§ Exercise goal
Reproduce the rows word for word, starting at the first row and continuing through the line that contains "3. the blue", with that line included. Leave the pictures out.

======== Data in this exercise ========

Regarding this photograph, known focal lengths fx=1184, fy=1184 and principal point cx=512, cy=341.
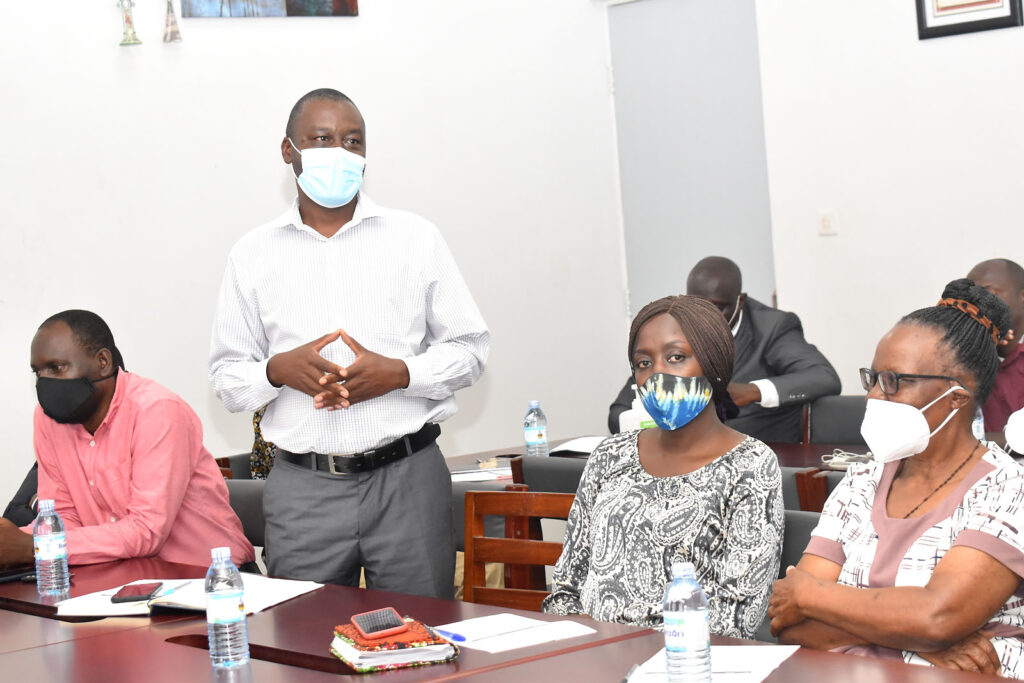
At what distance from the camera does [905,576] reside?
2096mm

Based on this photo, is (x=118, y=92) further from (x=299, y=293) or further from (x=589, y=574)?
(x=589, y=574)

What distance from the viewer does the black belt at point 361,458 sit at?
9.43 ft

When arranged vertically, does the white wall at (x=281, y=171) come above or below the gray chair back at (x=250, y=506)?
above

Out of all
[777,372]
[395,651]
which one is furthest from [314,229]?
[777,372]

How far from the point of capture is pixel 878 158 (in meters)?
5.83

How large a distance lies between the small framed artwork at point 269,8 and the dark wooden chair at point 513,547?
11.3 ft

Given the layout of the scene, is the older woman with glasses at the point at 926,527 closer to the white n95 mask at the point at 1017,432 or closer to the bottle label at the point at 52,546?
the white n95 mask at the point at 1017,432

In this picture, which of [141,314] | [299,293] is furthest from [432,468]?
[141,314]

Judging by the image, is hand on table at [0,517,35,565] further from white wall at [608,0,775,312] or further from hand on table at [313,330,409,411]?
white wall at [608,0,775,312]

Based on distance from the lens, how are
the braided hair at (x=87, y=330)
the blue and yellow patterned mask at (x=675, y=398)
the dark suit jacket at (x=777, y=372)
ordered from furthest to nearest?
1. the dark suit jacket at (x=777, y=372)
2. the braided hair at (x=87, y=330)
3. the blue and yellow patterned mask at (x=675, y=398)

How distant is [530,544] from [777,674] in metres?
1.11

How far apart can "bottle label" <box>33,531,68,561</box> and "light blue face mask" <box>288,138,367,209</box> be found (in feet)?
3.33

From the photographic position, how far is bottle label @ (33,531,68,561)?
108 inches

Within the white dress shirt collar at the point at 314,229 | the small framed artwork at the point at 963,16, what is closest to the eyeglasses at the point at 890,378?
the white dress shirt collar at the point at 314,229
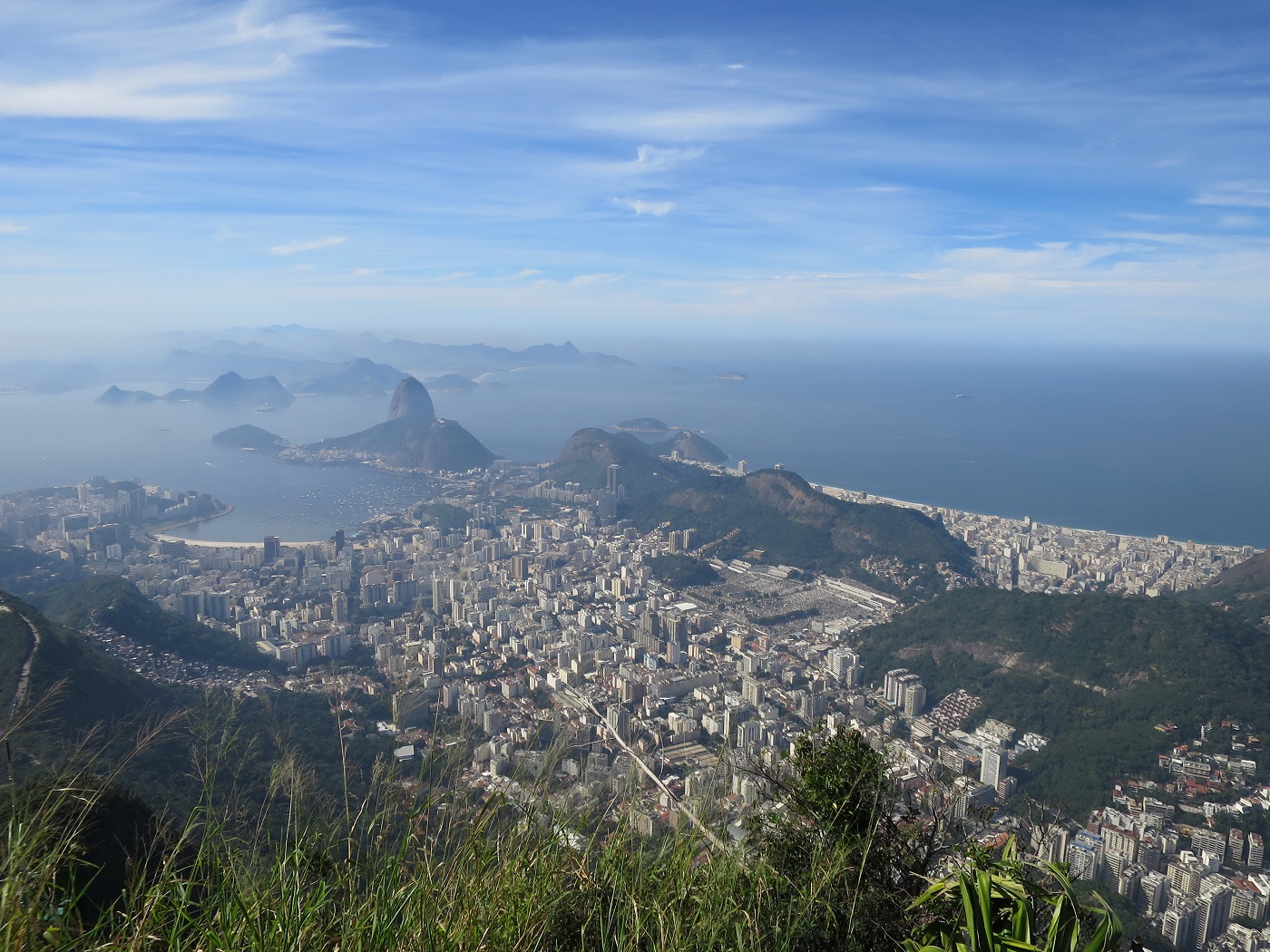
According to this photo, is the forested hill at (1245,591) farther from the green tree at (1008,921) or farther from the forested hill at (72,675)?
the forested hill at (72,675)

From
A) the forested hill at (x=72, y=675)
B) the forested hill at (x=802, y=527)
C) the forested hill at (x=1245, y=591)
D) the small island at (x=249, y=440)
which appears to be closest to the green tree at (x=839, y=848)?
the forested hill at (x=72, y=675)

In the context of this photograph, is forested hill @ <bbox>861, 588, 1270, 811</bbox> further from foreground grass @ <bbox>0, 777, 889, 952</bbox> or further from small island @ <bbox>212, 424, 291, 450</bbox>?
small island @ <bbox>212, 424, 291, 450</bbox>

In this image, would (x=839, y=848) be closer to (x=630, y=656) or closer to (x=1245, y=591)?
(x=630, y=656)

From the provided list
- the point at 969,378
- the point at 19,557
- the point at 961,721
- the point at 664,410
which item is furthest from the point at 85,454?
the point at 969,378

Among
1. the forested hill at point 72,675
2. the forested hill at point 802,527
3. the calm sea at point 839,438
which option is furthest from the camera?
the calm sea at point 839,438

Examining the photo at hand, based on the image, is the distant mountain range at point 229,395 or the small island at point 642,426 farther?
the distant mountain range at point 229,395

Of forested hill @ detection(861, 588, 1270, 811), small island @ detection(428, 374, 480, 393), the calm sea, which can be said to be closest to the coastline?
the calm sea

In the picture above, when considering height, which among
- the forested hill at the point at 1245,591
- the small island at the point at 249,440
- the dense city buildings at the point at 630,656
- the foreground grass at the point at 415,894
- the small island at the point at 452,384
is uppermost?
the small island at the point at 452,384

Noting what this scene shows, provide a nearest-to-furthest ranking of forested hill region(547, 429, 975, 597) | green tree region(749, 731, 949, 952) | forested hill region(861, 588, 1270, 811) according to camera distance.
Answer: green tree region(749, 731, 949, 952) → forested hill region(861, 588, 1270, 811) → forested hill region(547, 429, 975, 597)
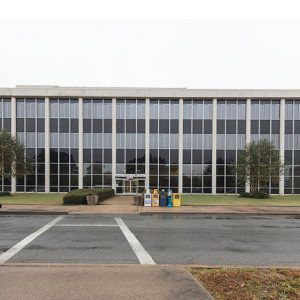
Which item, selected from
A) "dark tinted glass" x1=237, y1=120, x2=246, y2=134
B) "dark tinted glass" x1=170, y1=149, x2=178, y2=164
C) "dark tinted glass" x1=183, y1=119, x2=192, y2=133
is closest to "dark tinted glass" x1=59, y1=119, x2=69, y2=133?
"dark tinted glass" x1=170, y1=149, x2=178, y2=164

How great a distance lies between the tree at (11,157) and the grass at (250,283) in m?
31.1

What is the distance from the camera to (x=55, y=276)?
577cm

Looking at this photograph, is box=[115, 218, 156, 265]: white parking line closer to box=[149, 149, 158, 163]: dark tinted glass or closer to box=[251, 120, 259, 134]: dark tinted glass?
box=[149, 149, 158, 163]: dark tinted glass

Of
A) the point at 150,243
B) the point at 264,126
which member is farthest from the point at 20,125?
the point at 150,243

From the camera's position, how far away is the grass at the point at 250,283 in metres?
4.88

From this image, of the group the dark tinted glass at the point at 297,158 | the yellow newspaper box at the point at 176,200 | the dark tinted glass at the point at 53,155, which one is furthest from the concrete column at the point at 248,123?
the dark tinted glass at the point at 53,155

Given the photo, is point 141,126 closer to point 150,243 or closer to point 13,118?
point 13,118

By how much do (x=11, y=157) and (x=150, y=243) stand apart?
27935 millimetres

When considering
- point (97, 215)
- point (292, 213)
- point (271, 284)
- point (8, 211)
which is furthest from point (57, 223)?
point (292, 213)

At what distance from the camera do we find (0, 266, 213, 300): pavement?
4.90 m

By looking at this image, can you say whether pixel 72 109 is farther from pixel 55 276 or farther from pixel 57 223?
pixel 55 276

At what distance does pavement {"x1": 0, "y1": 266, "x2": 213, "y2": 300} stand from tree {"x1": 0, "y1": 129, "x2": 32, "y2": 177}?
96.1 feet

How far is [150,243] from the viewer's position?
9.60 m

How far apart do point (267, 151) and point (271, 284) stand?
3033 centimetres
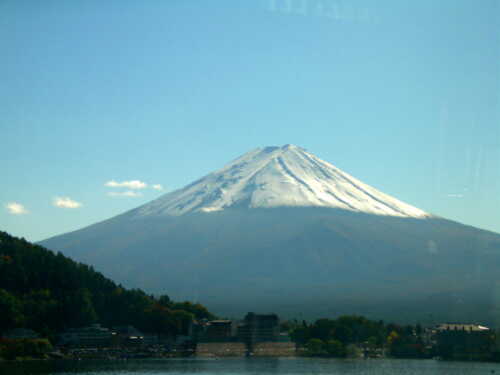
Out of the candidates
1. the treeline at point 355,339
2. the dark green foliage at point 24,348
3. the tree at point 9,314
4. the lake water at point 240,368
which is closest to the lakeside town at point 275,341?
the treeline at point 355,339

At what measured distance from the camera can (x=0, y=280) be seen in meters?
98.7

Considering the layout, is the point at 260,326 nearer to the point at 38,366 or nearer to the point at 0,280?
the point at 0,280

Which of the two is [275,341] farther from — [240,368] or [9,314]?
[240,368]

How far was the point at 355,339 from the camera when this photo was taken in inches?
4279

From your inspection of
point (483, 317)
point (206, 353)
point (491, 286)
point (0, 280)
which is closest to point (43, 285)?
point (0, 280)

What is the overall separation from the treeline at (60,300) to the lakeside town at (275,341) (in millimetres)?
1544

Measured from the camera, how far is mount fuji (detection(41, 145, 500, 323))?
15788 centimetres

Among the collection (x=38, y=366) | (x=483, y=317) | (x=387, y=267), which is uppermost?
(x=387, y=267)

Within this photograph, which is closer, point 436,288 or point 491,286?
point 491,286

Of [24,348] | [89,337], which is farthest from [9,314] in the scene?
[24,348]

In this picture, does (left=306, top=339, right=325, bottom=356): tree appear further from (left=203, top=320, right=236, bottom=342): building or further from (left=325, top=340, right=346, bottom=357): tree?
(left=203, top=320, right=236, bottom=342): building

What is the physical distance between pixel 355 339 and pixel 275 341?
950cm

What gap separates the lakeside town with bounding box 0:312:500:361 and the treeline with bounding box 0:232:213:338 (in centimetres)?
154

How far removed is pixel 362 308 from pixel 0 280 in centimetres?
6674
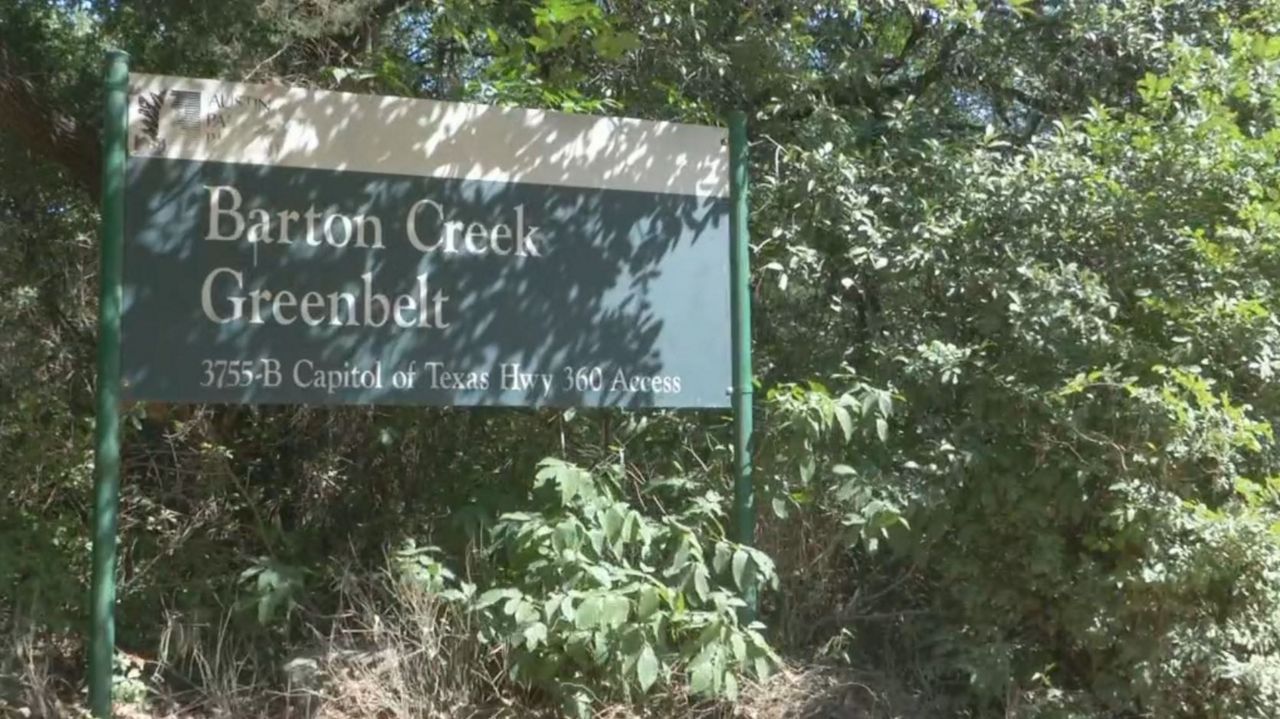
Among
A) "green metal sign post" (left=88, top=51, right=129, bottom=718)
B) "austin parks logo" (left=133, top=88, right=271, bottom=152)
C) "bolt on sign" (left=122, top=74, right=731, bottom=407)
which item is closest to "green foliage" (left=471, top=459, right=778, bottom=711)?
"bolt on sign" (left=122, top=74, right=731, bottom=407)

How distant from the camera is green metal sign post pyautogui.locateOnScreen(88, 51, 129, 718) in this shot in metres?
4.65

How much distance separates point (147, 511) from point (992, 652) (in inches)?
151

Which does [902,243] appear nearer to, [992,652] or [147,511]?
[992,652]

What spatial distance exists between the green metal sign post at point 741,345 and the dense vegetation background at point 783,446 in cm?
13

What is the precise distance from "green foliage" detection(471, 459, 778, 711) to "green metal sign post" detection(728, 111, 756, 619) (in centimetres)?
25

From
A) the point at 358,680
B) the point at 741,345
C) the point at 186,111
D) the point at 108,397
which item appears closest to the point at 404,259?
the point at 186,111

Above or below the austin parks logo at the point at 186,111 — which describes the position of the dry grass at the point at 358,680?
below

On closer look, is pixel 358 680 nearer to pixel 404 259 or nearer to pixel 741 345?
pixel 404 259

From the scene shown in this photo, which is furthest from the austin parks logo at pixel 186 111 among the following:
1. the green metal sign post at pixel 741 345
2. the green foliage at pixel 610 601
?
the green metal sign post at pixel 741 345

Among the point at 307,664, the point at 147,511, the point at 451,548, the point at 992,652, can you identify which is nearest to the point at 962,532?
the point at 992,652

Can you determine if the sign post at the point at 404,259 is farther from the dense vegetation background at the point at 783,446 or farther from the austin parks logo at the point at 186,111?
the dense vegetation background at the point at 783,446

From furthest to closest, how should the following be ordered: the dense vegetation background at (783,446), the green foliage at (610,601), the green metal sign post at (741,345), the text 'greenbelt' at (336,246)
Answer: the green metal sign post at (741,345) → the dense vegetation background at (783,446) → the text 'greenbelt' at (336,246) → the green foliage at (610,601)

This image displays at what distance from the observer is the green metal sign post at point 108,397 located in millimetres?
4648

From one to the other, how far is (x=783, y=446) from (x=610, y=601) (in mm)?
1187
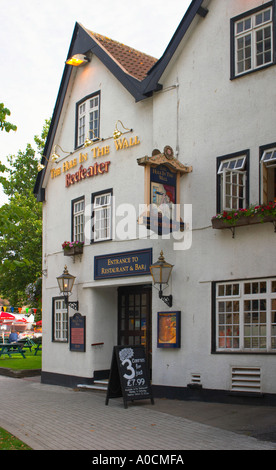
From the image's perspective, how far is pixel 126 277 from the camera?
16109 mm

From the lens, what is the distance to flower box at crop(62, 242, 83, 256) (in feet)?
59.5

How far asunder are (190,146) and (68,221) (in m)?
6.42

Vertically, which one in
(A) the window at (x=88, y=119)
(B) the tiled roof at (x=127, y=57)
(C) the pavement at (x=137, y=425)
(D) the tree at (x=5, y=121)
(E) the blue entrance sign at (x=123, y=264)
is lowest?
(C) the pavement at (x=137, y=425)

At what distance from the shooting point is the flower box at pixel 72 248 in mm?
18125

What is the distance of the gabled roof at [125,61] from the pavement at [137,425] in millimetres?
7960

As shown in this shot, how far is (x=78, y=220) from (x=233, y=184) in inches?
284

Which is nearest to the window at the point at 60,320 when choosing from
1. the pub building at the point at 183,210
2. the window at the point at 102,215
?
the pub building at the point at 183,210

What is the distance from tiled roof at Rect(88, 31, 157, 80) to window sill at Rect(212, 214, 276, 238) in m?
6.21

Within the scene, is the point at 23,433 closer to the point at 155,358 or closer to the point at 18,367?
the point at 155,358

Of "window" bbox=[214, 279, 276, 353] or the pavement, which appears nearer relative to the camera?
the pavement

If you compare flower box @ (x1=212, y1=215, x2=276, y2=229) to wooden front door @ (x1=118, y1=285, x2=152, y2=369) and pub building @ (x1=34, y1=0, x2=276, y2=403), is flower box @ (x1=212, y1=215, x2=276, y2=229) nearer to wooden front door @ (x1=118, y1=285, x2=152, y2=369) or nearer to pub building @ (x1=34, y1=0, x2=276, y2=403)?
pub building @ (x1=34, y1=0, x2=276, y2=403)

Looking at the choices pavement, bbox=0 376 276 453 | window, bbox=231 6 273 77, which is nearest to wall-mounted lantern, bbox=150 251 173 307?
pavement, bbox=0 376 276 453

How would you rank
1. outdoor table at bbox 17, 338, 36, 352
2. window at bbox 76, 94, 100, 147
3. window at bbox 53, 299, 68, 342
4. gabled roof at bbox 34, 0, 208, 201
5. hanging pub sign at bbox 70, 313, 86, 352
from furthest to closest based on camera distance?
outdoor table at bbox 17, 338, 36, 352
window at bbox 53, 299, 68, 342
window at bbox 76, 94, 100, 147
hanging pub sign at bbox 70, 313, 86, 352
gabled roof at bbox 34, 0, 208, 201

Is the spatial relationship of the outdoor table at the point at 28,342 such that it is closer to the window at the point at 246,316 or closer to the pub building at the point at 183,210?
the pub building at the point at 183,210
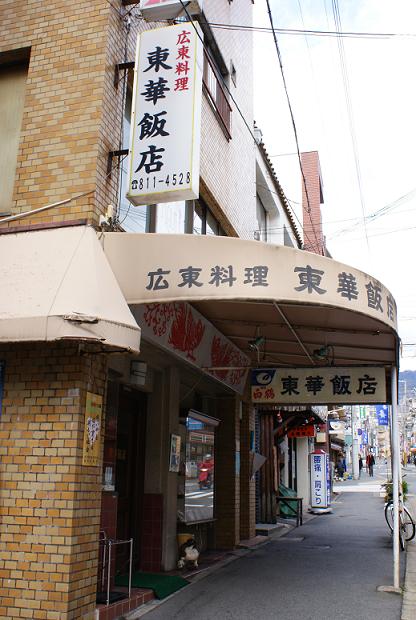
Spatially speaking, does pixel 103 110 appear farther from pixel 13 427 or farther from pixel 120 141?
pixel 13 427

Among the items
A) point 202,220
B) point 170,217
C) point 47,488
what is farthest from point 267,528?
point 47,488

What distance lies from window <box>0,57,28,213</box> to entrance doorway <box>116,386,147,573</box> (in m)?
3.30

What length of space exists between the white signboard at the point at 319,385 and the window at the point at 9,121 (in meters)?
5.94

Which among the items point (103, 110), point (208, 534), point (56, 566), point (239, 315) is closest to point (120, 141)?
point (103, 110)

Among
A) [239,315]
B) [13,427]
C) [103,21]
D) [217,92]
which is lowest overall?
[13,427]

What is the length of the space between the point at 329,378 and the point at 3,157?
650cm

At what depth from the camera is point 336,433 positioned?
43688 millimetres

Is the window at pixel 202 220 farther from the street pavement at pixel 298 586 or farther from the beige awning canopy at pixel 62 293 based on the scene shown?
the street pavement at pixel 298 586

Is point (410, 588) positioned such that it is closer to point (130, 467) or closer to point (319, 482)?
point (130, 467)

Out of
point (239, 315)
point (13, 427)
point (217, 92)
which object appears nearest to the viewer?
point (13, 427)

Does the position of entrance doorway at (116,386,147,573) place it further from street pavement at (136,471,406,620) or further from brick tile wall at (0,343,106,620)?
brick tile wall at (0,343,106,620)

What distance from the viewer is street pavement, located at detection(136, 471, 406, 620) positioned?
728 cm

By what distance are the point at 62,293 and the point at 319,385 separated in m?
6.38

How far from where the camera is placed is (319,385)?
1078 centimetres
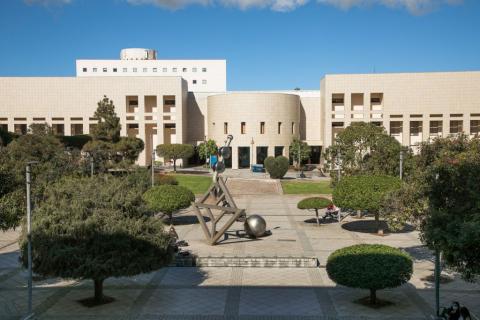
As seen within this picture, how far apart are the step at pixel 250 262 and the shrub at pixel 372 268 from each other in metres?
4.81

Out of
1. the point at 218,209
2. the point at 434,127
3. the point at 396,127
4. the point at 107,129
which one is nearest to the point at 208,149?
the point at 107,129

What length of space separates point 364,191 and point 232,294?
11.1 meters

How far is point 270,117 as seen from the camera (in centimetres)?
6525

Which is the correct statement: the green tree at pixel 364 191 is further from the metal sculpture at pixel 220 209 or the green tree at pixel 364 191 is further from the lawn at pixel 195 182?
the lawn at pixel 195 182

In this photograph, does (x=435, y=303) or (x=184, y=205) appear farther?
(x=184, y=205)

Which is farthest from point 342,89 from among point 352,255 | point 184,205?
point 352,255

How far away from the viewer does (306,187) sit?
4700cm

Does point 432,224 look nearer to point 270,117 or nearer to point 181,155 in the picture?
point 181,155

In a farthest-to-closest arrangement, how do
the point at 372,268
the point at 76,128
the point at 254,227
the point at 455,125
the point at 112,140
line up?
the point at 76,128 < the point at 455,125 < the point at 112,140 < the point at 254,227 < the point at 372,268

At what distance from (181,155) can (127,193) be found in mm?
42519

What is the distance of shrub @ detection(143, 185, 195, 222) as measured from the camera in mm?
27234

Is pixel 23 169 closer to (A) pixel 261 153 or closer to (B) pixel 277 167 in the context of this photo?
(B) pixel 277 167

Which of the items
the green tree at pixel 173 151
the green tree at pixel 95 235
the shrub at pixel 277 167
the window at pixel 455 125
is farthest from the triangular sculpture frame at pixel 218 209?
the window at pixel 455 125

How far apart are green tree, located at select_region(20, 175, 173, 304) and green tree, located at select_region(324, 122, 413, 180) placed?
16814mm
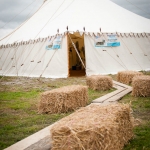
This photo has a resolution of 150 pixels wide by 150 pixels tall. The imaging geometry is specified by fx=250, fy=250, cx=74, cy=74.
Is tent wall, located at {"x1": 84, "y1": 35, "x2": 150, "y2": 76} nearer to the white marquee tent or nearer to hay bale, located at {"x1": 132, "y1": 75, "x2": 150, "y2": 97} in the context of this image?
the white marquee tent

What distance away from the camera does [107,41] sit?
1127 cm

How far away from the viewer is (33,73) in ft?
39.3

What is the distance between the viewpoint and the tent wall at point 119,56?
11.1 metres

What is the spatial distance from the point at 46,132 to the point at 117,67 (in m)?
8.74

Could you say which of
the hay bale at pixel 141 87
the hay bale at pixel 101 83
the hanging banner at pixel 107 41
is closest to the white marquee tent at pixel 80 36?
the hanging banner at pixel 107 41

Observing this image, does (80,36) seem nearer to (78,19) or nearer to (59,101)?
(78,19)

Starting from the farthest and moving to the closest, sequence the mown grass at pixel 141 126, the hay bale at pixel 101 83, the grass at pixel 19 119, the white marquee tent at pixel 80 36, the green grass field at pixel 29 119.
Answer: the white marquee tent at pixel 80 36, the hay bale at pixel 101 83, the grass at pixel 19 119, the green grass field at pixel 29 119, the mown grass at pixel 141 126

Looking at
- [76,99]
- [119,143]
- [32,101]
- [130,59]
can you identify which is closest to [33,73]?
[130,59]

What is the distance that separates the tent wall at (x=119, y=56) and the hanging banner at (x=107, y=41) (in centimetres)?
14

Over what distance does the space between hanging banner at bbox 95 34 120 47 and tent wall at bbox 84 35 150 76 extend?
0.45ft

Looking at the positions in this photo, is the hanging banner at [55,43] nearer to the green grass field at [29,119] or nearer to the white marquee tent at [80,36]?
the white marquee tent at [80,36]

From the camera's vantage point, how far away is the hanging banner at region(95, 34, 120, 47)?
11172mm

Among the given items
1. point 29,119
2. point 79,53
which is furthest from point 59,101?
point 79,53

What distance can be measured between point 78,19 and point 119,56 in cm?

========

§ Completed exercise
Regarding this photograph, known focal lengths fx=1184, fy=1184 and principal point cx=512, cy=341.
At what distance from the camera does [905,576] reside?
2096mm

Based on this photo, is (x=118, y=92) further from (x=299, y=293) or further from (x=589, y=574)?
(x=589, y=574)

What distance from the viewer does the black belt at point 361,458 sit at?
9.43 ft

When arranged vertically, does the white wall at (x=281, y=171) come above or below the gray chair back at (x=250, y=506)?
above

Out of all
[777,372]
[395,651]
which one is furthest from [314,229]?
[777,372]

How far from the point of capture is pixel 878 158 (in meters)?
5.83

How large a distance lies between the small framed artwork at point 269,8 and the dark wooden chair at point 513,547?
11.3 ft

Given the layout of the scene, is the older woman with glasses at the point at 926,527 closer to the white n95 mask at the point at 1017,432 or closer to the bottle label at the point at 52,546?
the white n95 mask at the point at 1017,432

In this picture, which of [141,314] | [299,293] is furthest from [432,468]?
[141,314]

Judging by the image, is hand on table at [0,517,35,565] further from white wall at [608,0,775,312] or further from hand on table at [313,330,409,411]?
white wall at [608,0,775,312]

Based on distance from the lens, how are
the braided hair at (x=87, y=330)
the blue and yellow patterned mask at (x=675, y=398)
the dark suit jacket at (x=777, y=372)
ordered from furthest to nearest?
1. the dark suit jacket at (x=777, y=372)
2. the braided hair at (x=87, y=330)
3. the blue and yellow patterned mask at (x=675, y=398)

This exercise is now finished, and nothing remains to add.